Selected extract:

I figured the digital book had failed because everyone shared my distaste for the first generation of clunky, book-sized devices designed for viewing them. ... But it turns out the e-book market has been changing course and, though still tiny, has been growing at double-digit rates. It is, in fact, the fastest-growing segment of the comparatively static publishing world. Between 2002 and 2003, the number of e-books sold rose 71 percent, according to the industry's trade association, the Open eBook Forum. ...

What made this growth possible is a phenomenon the pioneers in the electronic publishing industry didn't foresee: the explosion of cellphones and other hand-held devices with small screens capable of displaying text. About 80 percent of the downloadable books sold to individuals today are read on such devices, according to the two top online electronic retailers, eReader and Fictionwise. ...

E-books are creeping into our world in other ways. Libraries, a potentially huge market, have started to purchase e-books that patrons can download at home. Digital books are a librarian's dream come true, because they don't take up shelf space, don't wear out and are automatically returned to the library on the due date. The New York Public Library introduced its first e-book collection on Nov. 1 with 3,000 titles. ... The White Plains Public Library, which started lending e-books in mid-August, reports more than more than 200 checkouts a month. ...

Given task 1: Locate every line in the listing that contains the string "xmlns", matching case exactly.
The text and the listing were taken from unrelated sources.

Data in this exercise:
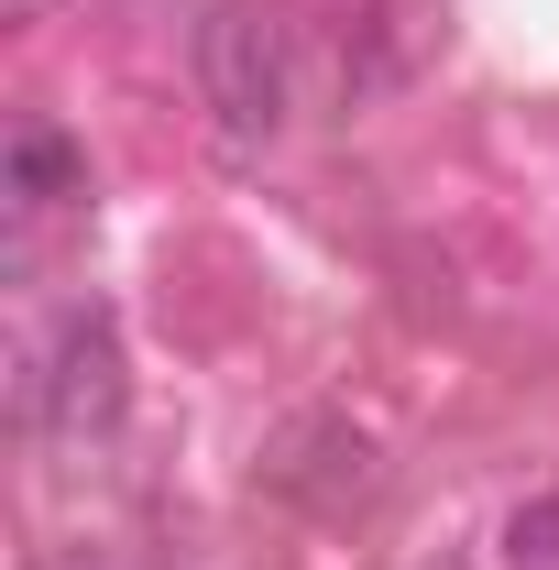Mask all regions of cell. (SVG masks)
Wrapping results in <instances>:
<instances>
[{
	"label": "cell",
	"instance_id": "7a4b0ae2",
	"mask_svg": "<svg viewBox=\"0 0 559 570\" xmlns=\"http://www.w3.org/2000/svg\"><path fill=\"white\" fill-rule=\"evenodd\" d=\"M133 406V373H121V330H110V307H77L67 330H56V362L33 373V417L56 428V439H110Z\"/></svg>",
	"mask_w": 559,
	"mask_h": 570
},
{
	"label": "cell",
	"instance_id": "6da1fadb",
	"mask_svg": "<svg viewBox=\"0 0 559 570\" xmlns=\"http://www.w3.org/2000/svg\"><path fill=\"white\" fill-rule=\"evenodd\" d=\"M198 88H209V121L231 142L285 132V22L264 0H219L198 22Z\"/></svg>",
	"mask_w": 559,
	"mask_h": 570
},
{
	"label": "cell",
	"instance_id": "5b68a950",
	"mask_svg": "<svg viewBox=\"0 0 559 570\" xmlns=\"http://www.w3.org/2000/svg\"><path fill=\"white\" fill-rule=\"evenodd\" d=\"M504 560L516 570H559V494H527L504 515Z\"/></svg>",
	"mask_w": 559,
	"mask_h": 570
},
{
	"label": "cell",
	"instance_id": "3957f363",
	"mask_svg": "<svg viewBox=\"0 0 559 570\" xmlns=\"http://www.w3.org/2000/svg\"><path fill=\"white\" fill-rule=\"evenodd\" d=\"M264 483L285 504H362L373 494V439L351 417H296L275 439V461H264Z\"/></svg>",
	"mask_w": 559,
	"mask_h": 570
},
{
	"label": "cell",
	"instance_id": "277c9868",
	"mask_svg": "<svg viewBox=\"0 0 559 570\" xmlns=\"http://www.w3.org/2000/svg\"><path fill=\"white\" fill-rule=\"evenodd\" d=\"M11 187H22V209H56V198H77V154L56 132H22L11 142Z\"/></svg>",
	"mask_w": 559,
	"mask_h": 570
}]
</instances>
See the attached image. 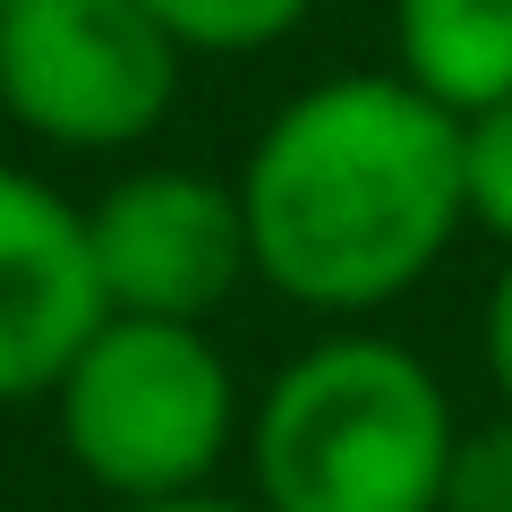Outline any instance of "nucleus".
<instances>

Given task 2: Reproduce everything in the e-book passage from "I figured the" down to "eBook Forum. ...", renaming "Open eBook Forum" to "Open eBook Association".

Exercise output 1:
	"mask_svg": "<svg viewBox=\"0 0 559 570\" xmlns=\"http://www.w3.org/2000/svg\"><path fill=\"white\" fill-rule=\"evenodd\" d=\"M133 406V373H121V330H110V307H77L67 330H56V362L33 373V417L56 428V439H110Z\"/></svg>",
	"mask_svg": "<svg viewBox=\"0 0 559 570\" xmlns=\"http://www.w3.org/2000/svg\"><path fill=\"white\" fill-rule=\"evenodd\" d=\"M198 88H209V121L231 142L285 132V22L264 0H219L198 22Z\"/></svg>",
	"mask_svg": "<svg viewBox=\"0 0 559 570\" xmlns=\"http://www.w3.org/2000/svg\"><path fill=\"white\" fill-rule=\"evenodd\" d=\"M504 560L516 570H559V494H527L504 515Z\"/></svg>",
	"mask_svg": "<svg viewBox=\"0 0 559 570\" xmlns=\"http://www.w3.org/2000/svg\"><path fill=\"white\" fill-rule=\"evenodd\" d=\"M264 483L285 504H362L373 494V439L351 417H296L275 439V461H264Z\"/></svg>",
	"mask_svg": "<svg viewBox=\"0 0 559 570\" xmlns=\"http://www.w3.org/2000/svg\"><path fill=\"white\" fill-rule=\"evenodd\" d=\"M11 187H22V209H56V198H77V154L56 132H22L11 142Z\"/></svg>",

Exercise output 2:
I figured the digital book had failed because everyone shared my distaste for the first generation of clunky, book-sized devices designed for viewing them. ... But it turns out the e-book market has been changing course and, though still tiny, has been growing at double-digit rates. It is, in fact, the fastest-growing segment of the comparatively static publishing world. Between 2002 and 2003, the number of e-books sold rose 71 percent, according to the industry's trade association, the Open eBook Association. ...